Michael Polanyi College
Documentation
In the introduction of this chapter the author is very clear that this is a book for the ones that wants to become a good reader.
Mortimer Adler gives a definition of readers as :
"Intelligent person that gain a large share of their information about and their understanding of the world from the written word."
I consider that in this days the people prefer to watch t.v or listen the radio to know and learn things but instead of reasoning we are only believing that what someone think is ok is what we believe instead of really analyze and make questions about thins through reading and not only listening what other thinks.
Active Reading
In this book the Author want to make a comparison between active and passive reading.
Many people consider that reading is a passive activity but the author give a great example demonstrating why reading is active.
Reading and listening are thought of as receiving communication from someone who is actively sending the message. He explain that the error here is consider that receiving doesn't need any effort. He gave an example like being a pitcher and a catcher of baseball. The pitcher pitch the ball and send it to the receiver, for the ball to be received the catcher has to do an effort so he is active, the one that is passive is the ball.
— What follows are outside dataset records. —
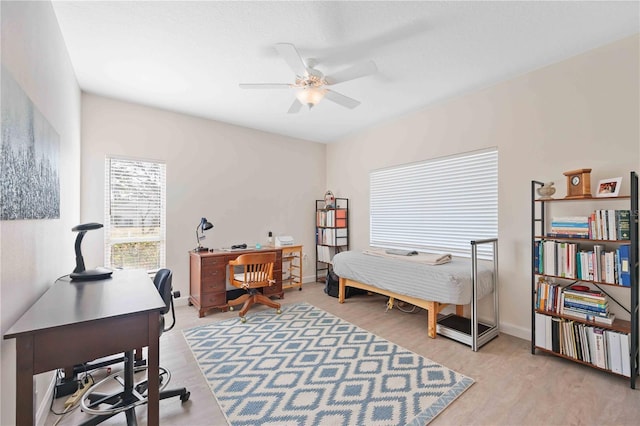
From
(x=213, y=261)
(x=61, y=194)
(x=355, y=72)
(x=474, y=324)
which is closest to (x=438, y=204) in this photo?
(x=474, y=324)

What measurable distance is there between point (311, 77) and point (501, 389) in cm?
282

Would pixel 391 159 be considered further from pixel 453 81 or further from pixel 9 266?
pixel 9 266

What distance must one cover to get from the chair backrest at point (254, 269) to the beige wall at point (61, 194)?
1.53 meters

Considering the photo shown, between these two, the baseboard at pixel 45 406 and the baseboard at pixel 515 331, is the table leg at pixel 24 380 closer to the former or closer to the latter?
the baseboard at pixel 45 406

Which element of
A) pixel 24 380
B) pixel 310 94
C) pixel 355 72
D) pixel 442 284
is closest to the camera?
pixel 24 380

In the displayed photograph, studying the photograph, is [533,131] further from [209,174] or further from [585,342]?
[209,174]

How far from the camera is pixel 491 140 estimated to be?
305 centimetres

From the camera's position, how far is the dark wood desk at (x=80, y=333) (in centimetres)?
110

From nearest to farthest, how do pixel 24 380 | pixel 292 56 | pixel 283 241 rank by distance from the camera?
pixel 24 380, pixel 292 56, pixel 283 241

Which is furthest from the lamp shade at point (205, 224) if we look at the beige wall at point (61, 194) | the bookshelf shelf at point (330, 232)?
the bookshelf shelf at point (330, 232)

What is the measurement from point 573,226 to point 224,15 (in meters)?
3.13

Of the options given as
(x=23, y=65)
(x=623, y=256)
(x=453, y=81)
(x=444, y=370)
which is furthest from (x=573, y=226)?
(x=23, y=65)

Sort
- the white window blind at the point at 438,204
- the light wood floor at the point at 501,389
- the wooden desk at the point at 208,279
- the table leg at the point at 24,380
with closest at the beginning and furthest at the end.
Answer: the table leg at the point at 24,380, the light wood floor at the point at 501,389, the white window blind at the point at 438,204, the wooden desk at the point at 208,279

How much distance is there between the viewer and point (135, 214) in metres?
3.51
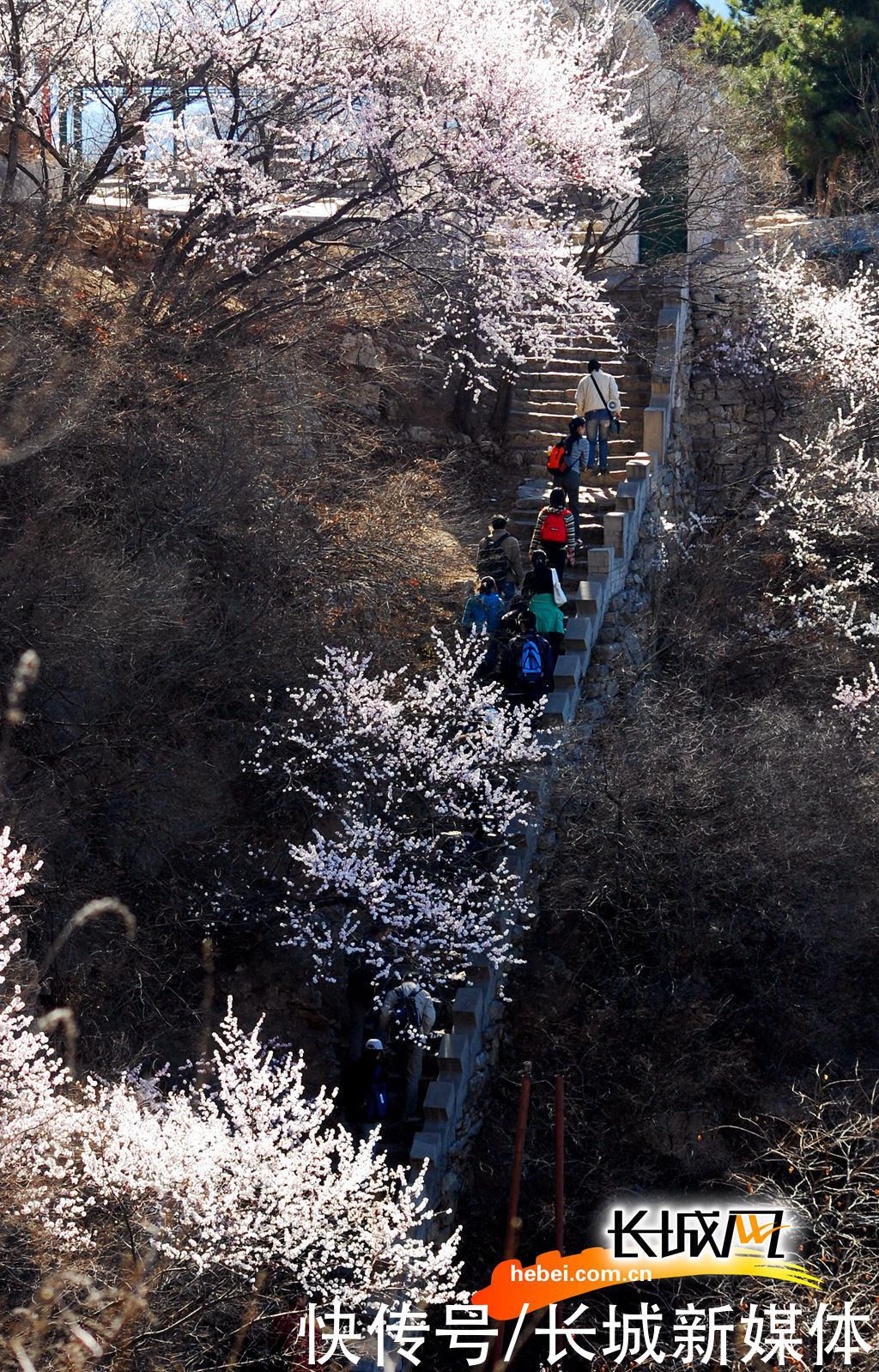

In reading we are the Catcher.
"the art of reading is the skill of catching every sort of communication as well as possible."
The Goals of Reading: Reading for Information and Reading for Understanding
When we read something that we doesn't understand or that we think that we understand things but it wasn't what the author want to communicate the author recommend us to take the reading to someone else who, you think, can read better than you, and have him explain the parts that you doesn't understand.
The author describes “learning” as: understanding more, not remembering more information that has the same degree of intelligibility as other information you already possess.
Difficult reading destined to comprehension:
1) Initial inequality in understanding
2) The reader must be able to overcome this inequality in some degree.
"The Greeks had a name for such a mixture of learning which might be applied to the
bookish but poorly read of all ages. They are all sophomores."
In the school and at the beginning of College I consider myself a sophomore.
One of the things that I liked the most of this chapter was the part of the end of present and absent teachers. The example was about if we have a professor to ask a question of what we doesn't understand we have the easy answer. But what happen if we didn't have no one to ask what we doesn't understand we think and reason about our question and we can be force to read or investigate more to answer our question.